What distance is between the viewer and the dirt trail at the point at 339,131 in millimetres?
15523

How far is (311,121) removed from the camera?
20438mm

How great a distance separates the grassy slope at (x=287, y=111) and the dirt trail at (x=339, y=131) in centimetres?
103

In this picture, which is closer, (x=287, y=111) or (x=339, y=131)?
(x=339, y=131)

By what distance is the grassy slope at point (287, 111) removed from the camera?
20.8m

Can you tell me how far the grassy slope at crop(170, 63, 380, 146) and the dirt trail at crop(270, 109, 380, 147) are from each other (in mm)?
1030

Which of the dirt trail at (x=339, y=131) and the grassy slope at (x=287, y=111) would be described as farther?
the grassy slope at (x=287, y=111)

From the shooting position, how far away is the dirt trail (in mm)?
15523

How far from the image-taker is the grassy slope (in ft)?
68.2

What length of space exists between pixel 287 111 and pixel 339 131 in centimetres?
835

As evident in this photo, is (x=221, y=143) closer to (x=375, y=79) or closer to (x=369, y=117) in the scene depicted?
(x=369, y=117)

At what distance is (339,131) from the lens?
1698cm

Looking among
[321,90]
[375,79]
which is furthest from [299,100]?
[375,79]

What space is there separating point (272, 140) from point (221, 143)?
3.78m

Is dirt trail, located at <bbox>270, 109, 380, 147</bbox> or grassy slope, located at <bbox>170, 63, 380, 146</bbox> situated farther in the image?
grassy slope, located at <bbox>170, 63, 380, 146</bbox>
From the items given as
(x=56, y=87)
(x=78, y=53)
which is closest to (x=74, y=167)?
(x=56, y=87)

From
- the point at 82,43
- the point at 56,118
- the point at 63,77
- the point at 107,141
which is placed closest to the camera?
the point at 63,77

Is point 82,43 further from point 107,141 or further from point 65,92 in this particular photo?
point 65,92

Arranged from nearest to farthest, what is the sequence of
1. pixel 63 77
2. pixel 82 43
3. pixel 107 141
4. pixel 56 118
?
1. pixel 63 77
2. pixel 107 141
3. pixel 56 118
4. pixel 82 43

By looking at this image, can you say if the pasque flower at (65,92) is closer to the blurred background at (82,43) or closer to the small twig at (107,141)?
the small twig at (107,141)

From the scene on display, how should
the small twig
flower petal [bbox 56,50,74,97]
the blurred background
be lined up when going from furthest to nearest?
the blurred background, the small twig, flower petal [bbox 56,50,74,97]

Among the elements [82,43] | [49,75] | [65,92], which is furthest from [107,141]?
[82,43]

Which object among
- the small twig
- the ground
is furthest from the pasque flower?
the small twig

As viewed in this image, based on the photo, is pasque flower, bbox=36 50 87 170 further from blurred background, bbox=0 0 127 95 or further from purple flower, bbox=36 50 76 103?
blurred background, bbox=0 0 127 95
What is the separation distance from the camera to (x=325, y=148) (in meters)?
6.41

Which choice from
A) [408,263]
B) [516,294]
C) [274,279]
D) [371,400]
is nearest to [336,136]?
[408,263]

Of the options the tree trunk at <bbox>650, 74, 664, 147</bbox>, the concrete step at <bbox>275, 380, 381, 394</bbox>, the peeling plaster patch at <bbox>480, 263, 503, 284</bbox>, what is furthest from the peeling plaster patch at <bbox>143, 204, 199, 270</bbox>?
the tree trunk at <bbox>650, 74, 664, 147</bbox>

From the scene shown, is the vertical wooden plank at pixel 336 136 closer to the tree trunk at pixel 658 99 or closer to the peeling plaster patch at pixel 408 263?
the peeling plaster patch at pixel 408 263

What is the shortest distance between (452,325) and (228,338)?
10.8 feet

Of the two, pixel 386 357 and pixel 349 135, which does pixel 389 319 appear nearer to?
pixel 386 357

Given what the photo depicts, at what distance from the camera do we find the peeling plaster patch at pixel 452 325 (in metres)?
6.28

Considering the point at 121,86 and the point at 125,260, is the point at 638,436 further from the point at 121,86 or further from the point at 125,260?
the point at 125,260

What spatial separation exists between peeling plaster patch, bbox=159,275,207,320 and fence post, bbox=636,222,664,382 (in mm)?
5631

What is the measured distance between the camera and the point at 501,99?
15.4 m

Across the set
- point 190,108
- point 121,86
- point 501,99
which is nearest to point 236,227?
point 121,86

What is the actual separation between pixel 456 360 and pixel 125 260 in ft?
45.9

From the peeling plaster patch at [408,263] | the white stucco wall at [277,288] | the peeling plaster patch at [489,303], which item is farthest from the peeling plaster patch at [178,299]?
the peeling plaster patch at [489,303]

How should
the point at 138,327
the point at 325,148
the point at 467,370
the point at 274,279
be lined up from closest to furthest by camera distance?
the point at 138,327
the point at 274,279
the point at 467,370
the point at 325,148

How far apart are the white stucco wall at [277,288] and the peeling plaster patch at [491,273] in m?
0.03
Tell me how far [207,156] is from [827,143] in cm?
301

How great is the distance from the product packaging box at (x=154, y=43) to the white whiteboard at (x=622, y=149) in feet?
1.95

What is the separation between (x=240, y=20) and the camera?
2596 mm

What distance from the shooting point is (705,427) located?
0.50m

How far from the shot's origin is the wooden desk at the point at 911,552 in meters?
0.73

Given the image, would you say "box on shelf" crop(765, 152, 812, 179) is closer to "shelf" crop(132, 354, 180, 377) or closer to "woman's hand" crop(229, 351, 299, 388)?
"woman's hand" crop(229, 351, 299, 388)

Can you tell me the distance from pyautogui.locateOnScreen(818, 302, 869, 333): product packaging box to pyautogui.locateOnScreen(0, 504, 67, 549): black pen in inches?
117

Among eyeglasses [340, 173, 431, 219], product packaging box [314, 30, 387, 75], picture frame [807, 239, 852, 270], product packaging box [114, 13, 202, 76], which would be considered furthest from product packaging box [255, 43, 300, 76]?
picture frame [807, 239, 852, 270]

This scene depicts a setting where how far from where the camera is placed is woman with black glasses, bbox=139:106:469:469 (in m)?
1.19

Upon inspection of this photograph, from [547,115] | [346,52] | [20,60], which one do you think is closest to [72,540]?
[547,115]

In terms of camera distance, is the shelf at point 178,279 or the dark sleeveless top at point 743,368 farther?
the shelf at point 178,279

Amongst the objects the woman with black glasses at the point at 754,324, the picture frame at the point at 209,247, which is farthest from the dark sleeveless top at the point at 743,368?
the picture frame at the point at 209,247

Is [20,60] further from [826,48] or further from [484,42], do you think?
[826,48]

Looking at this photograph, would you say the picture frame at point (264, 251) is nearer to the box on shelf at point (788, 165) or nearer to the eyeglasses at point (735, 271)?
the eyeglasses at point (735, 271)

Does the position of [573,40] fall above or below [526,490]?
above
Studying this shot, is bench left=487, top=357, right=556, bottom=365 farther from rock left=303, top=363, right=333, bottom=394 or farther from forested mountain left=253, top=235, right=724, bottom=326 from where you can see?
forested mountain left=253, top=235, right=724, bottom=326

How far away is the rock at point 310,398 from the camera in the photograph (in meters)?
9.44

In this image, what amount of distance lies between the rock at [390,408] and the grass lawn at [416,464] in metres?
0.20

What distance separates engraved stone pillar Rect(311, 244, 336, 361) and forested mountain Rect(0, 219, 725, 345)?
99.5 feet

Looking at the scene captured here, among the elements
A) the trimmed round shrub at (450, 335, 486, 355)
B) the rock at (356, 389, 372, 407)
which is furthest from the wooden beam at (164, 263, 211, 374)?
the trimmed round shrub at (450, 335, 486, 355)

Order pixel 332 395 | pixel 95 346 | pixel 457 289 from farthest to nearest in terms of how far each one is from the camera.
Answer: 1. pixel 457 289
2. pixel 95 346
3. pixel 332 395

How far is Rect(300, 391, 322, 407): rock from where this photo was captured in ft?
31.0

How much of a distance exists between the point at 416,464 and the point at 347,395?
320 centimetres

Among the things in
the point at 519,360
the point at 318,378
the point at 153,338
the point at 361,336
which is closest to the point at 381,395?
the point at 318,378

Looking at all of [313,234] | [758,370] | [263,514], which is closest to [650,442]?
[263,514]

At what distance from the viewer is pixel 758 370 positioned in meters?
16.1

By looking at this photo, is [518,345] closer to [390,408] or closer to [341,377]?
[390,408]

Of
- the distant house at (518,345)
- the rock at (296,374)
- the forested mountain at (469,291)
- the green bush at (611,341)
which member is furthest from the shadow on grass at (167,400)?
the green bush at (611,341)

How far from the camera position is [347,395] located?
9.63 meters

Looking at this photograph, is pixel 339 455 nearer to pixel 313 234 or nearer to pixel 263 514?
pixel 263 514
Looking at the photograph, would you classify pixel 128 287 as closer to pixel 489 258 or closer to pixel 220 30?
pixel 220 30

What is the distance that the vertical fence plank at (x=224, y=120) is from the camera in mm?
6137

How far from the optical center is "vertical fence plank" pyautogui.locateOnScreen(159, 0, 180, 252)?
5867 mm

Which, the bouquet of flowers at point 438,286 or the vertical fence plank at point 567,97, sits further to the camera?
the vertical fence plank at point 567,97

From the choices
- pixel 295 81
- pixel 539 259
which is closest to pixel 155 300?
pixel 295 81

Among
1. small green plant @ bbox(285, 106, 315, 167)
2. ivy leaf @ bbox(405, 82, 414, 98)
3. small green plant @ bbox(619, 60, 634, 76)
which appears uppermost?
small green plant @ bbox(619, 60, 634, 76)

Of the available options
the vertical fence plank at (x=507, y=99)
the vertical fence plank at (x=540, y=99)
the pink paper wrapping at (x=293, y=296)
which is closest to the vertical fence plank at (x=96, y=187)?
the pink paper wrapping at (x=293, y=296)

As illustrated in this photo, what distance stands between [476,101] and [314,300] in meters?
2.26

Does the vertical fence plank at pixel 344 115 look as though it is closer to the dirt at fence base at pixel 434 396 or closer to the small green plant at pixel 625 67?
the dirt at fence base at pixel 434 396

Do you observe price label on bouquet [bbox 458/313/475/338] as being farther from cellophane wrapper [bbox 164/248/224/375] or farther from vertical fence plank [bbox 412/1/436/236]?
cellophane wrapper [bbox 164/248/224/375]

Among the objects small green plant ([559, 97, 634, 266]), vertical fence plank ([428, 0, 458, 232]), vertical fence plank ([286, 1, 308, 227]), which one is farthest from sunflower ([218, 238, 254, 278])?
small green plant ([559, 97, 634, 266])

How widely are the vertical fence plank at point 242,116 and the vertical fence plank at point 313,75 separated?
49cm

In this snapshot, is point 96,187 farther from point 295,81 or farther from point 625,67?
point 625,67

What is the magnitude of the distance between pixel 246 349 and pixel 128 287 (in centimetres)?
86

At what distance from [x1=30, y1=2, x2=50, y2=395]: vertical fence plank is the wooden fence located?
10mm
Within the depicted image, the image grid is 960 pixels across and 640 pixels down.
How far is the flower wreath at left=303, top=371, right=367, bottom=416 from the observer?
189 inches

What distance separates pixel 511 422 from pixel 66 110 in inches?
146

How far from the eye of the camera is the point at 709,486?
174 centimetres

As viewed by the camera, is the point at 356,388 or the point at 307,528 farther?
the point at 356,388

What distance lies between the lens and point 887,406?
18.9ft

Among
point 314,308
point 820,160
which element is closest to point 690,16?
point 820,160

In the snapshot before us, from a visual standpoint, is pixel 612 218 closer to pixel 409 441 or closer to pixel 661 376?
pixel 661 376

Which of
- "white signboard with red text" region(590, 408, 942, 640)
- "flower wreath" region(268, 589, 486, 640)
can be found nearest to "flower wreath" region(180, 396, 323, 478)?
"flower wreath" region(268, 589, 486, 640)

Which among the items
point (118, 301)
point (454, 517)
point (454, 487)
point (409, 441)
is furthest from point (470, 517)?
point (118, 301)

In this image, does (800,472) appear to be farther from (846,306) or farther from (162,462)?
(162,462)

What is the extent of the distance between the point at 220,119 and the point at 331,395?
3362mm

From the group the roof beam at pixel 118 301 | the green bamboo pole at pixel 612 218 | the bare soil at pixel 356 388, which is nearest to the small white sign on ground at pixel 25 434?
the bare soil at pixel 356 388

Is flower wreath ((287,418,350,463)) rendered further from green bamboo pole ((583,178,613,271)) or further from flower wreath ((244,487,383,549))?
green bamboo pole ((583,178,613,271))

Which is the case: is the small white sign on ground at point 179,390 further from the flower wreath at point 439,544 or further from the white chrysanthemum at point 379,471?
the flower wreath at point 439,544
···
THE TASK: Write out exactly the lines from the line holding "Which among the items" through the last line of the data, and nothing besides those lines.

OUTPUT:
Which among the items
point (118, 301)
point (454, 517)
point (454, 487)
point (409, 441)
is furthest from point (470, 517)?
point (118, 301)

In this image, does (800,472) appear to be farther from (846,306) or farther from (162,462)?
(162,462)

What is the extent of the distance between the point at 220,119 and the point at 331,395?
3362mm

From the group the roof beam at pixel 118 301 | the green bamboo pole at pixel 612 218 | the bare soil at pixel 356 388, which is nearest to the small white sign on ground at pixel 25 434?
the bare soil at pixel 356 388

Is flower wreath ((287,418,350,463)) rendered further from green bamboo pole ((583,178,613,271)) or further from flower wreath ((244,487,383,549))?
green bamboo pole ((583,178,613,271))

Which is the case: is the small white sign on ground at point 179,390 further from the flower wreath at point 439,544 or further from the white chrysanthemum at point 379,471?
the flower wreath at point 439,544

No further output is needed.